Muito tem se falado neste espaço da importância de se investir no potencial exportador das empresas brasileiras como fonte certa de resultados positivos para os empresários e para o País. No início deste mês, mais uma informação animadora referente a exportações já foi divulgada: a média das vendas externas cresceu 23,8% na primeira semana de junho (resultado de US$ 252,4 milhões) na comparação com a média registrada no mesmo período de 2002 (US$ 204 milhões).

• Milhões

Analisando os resultados obtidos neste mês diante da comparação com o ano passado, pecebe-se que trata-se do reflexo, principalmente, da expansão nas vendas de produtos básicos (58%) - que somaram US$ 77,2 milhões -, de semimanufaturados (55,2%), que totalizaram US$ 39,7 milhões, e de manufaturados (crescimento de 5,3%), passando de US$ 124,7 milhões para US$ 131,3 milhões. Como se vê, o que não falta são índices positivos.

• Destaque

De acordo com as informações divulgadas à mídia, os produtos de destaque foram o minério de ferro, soja em grão, carnes bovina, de frango e suína, farelo de soja, café em grão, ferro, aço, celulose, ferro-ligas, açúcar em bruto, couros, peles, alumínio em bruto, motores para veículos, laminados planos, polímeros de etileno/propileno, autopeças, calçados, bombas e compressores, móveis, pneumáticos e madeira compensada.

• Deflação

Continuando em ritmo de boas notícias para a economia brasileira, o Índice Geral de Preços do Mercado (IGP-M) apresentou deflação de 0,47% no primeiro decêndio (espaço de dez dias) do mês, comparado a uma alta de 0,01% na primeira prévia de maio. As informações são da Fundação Getúlio Vargas (FGV). Com peso de 60% no IGP-M, o Índice de Preços no Atacado (IPA) caiu 0,83%, após uma queda de 0,30% na prévia anterior. O IPC, que representa 30%, apresentou inflação de 0,16% após uma alta de 0,61%.

• FGTS

A simplificação das regras para o pagamento das perdas do Fundo de Garantia por Tempo de Serviço (FGTS) deve ser formalizada nos próximos dias, quando o presidente Luiz Inácio Lula da Silva deverá assinar um decreto que beneficiará os trabalhadores que desistiram de ações na Justiça para cobrar a diferença. A correção se refere aos planos econômicos Verão (16,65%) e Collor 1 (44,8%). Um número muito grande de pessoas será atingido pelo benefício.

• Perdas

O Ministério do Trabalho avalia que, em todo País, a medida beneficiará mais de 610 mil pessoas que já assinaram o acordo (formulário azul), mas até agora não puderam sacar o dinheiro. Isso significa a possibilidade de injeção de R$ 460 milhões na economia ainda neste ano, segundo o ministério.
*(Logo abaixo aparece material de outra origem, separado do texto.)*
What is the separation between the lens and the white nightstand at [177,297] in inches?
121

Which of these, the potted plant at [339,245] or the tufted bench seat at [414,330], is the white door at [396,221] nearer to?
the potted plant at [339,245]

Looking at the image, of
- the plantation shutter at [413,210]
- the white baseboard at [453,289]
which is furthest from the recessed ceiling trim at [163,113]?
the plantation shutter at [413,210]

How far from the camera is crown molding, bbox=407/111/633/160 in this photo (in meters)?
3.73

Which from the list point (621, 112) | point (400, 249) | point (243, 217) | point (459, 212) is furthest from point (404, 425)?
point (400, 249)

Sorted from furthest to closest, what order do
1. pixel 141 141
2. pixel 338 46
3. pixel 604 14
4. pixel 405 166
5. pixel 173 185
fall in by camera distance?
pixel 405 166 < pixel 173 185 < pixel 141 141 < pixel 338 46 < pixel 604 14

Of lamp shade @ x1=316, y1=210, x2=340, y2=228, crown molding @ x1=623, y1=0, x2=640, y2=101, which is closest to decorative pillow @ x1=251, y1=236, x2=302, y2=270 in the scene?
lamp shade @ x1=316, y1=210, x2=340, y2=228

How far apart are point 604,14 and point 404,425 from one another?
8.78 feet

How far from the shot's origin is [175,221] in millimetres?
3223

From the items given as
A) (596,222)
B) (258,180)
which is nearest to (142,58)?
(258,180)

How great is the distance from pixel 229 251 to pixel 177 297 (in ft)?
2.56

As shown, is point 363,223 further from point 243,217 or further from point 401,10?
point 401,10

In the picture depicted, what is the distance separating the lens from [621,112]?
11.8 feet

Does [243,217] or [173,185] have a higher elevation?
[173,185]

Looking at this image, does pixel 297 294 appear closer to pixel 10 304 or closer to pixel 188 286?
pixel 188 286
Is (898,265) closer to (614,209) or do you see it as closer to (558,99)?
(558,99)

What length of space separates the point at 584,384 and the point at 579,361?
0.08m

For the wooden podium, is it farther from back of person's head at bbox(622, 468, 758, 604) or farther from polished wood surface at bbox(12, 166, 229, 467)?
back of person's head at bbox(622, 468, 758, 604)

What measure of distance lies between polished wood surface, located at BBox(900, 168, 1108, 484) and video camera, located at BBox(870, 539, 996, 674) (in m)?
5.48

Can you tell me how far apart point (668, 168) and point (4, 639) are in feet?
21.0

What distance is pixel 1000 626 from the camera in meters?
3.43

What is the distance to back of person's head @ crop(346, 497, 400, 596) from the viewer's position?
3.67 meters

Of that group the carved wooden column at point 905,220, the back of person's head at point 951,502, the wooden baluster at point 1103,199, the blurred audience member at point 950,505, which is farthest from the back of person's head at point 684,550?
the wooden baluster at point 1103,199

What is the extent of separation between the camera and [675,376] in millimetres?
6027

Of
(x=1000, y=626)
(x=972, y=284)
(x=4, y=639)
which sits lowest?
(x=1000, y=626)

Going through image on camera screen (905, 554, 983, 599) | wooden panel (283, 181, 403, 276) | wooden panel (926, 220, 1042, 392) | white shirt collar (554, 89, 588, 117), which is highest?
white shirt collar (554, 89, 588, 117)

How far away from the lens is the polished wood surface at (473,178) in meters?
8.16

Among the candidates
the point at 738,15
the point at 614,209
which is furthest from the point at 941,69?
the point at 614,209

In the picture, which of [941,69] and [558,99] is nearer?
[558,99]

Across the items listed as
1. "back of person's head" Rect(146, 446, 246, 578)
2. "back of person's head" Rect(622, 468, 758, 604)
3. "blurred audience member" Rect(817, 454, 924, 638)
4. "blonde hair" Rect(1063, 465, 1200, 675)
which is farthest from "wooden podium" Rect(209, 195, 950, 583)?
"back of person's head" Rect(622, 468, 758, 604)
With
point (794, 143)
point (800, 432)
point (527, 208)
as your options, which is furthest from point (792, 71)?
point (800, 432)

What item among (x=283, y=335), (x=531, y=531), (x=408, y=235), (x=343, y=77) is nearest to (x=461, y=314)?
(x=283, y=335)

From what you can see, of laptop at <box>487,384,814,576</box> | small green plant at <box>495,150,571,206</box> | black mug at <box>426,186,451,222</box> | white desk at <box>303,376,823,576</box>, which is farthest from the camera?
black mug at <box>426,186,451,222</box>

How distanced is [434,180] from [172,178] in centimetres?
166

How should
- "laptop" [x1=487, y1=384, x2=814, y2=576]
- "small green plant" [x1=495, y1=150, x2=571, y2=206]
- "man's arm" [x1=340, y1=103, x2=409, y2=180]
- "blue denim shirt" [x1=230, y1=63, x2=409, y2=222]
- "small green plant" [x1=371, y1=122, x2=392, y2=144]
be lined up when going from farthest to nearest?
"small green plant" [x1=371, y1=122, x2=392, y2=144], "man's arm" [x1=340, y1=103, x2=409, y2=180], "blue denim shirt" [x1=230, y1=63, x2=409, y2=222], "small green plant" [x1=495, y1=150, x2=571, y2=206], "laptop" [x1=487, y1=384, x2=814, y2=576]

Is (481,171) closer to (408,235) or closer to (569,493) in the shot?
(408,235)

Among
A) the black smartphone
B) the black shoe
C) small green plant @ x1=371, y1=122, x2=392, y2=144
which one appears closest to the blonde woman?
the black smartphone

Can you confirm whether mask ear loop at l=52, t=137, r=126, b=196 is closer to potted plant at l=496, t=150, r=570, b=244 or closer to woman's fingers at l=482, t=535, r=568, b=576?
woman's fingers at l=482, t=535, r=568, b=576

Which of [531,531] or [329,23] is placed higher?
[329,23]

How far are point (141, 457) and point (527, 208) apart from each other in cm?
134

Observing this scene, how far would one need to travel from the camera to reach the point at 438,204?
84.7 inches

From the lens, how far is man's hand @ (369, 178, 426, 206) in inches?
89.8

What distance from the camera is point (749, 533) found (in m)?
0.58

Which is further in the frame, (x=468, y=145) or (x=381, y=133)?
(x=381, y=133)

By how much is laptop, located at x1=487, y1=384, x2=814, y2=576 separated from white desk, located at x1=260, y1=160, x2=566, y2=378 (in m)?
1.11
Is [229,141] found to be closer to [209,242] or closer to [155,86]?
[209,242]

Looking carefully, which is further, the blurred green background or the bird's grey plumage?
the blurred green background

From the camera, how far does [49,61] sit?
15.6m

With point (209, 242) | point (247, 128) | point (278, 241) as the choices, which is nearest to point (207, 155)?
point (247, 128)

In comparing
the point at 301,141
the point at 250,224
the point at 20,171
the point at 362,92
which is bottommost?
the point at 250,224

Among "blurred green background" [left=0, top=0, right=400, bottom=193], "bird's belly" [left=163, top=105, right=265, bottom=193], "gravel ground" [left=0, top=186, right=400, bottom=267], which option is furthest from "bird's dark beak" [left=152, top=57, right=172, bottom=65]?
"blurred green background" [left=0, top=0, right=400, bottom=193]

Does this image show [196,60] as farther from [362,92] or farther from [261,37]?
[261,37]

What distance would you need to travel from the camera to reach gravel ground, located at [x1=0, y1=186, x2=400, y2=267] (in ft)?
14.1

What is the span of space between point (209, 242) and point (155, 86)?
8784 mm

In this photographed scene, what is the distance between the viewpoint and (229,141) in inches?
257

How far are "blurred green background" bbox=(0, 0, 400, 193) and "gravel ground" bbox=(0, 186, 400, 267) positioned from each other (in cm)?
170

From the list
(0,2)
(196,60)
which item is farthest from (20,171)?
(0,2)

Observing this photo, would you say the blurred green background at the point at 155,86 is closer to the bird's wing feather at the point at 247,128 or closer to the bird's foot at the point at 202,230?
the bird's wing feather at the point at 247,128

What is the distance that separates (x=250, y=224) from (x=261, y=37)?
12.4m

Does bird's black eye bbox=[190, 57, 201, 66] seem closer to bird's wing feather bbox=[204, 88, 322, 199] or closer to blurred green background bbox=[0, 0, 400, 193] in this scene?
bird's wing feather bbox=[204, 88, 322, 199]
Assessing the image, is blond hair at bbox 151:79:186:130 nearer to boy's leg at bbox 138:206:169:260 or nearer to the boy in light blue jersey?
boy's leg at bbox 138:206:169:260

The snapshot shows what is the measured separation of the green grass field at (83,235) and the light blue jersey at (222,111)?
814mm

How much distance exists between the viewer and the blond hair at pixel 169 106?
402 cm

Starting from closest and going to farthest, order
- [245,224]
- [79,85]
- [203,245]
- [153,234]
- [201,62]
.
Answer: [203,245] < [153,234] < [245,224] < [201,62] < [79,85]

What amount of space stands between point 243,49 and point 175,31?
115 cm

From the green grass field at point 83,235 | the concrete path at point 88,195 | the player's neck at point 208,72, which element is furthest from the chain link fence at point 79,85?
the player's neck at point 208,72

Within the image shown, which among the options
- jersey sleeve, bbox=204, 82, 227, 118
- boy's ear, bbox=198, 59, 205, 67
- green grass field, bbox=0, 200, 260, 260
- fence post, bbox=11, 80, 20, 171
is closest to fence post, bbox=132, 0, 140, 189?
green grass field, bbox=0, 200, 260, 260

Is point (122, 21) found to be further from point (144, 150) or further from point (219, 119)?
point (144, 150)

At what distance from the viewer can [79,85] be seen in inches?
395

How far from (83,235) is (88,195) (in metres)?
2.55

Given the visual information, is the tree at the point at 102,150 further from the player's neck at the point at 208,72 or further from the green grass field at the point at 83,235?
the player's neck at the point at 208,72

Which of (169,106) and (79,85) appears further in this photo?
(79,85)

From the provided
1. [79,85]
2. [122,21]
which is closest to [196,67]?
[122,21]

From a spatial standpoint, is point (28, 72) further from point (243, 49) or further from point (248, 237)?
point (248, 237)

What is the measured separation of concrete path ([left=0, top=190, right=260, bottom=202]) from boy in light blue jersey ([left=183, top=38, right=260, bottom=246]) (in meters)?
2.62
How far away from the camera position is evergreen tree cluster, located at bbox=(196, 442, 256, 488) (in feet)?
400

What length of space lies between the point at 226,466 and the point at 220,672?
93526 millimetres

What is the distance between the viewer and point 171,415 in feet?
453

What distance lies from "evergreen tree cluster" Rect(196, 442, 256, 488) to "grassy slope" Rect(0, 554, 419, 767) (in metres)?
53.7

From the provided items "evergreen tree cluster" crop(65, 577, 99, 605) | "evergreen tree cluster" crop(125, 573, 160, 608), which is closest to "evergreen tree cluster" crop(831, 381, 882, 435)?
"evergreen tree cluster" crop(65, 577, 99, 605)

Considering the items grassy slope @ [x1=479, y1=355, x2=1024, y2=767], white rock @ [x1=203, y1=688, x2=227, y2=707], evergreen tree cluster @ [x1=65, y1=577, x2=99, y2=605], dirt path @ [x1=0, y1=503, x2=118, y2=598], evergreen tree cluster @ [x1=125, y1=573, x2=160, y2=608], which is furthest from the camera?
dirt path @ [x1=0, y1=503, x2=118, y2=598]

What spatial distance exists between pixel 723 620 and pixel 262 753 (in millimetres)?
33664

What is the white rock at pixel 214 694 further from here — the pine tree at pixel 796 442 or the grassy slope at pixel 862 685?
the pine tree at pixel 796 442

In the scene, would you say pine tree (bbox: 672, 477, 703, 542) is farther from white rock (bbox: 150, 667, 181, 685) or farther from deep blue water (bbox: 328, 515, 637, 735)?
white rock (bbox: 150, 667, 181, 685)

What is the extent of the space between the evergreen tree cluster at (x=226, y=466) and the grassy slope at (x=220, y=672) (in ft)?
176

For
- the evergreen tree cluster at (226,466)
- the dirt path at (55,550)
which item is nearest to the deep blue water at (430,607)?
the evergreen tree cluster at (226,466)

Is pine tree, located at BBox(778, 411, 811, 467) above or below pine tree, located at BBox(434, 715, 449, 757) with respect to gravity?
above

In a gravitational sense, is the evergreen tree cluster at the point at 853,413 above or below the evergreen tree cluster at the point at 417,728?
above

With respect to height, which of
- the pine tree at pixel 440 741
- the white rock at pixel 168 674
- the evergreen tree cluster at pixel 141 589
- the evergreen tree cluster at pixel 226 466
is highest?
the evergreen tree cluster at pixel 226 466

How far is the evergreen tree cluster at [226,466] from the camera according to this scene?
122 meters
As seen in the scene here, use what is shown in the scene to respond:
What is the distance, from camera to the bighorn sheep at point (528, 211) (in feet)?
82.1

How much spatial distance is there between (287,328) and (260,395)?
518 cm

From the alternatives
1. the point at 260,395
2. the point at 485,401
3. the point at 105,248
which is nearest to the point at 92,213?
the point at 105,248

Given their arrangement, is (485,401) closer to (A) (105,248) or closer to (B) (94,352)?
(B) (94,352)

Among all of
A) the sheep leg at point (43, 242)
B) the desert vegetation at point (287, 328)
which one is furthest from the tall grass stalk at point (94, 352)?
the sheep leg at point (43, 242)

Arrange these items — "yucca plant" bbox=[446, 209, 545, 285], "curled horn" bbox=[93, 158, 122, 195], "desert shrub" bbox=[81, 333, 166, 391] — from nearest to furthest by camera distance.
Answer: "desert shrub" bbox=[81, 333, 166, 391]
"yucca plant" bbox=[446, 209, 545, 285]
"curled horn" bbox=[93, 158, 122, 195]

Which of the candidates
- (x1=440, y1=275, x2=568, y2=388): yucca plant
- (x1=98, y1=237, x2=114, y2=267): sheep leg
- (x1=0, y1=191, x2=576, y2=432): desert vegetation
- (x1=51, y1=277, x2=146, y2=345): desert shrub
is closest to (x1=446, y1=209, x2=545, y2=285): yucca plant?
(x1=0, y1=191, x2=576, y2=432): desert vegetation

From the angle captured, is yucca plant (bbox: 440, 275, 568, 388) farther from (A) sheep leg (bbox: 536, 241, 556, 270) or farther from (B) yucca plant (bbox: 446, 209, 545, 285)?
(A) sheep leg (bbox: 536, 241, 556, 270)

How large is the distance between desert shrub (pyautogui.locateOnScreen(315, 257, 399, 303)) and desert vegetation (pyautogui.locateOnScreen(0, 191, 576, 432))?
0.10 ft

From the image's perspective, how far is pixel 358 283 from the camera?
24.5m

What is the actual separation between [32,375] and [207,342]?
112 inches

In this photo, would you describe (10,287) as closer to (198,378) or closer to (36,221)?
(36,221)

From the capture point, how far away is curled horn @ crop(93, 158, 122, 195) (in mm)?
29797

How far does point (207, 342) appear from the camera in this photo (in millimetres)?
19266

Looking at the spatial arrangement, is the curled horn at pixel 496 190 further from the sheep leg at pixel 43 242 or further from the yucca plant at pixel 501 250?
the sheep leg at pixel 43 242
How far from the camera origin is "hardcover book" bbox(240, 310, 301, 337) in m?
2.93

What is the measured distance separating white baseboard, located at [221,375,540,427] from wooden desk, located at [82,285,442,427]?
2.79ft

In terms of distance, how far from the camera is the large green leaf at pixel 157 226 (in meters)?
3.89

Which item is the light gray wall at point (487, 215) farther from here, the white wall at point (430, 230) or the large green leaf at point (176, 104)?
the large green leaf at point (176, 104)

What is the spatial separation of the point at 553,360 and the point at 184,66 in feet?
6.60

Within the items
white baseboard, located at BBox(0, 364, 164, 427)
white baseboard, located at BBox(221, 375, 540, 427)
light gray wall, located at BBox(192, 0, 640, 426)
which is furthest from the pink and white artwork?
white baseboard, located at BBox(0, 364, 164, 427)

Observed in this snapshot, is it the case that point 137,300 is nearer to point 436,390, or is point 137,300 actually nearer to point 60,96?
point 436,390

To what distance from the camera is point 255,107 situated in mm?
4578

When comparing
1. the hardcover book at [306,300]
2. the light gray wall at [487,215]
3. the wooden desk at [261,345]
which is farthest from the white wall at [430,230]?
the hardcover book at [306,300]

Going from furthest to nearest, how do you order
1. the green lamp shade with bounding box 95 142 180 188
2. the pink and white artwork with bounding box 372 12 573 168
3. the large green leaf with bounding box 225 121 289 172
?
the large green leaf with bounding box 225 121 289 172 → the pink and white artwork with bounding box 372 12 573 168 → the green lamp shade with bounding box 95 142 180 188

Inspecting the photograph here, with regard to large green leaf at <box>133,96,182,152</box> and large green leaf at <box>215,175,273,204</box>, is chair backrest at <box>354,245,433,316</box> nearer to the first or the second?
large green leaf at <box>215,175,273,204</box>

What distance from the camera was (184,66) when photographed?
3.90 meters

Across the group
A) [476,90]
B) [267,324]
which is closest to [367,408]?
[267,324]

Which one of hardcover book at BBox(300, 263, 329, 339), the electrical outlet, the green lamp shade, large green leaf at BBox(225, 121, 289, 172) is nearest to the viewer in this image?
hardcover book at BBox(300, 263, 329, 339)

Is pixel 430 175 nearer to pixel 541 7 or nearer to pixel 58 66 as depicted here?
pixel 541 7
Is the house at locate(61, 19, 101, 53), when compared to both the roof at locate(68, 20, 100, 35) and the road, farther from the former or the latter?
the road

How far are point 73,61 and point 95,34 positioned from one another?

Desde que as perdas do FGTS começaram a ser pagas, em junho do ano passado, somente 27 mil pessoas que desistiram de ações na Justiça conseguiram receber o dinheiro ou o crédito na conta do fundo.

• Sem burocracia

O grande problema seria a burocracia - muito grande - para o pagamento. Somente depois da Justiça homologar a desistência da ação pelo trabalhador é que a Caixa Econômica Federal pode pagar ou creditar a diferença na conta do titular do FGTS. Mas o decreto vai servir para assegurar o pagamento imediato a quem assinou o formulário azul. Em lugar de significar a homologação pela Justiça, o ato de assinatura passará a caracterizar a desistência da ação.

• Expurgos

O governo avaliou juridicamente a possibilidade de fazer a simplificação dos procedimentos para evitar riscos para o fundo. A partir do próximo mês, a Caixa começará a pagar os expurgos aos trabalhadores que têm acima de R$ 5 mil e até R$ 8 mil para receber. O pagamento é parcelado em sete vezes. Em janeiro de 2004 começarão a ser efetuados os créditos acima de R$ 8 mil, e o pagamento também será dividido em sete parcelas semestrais.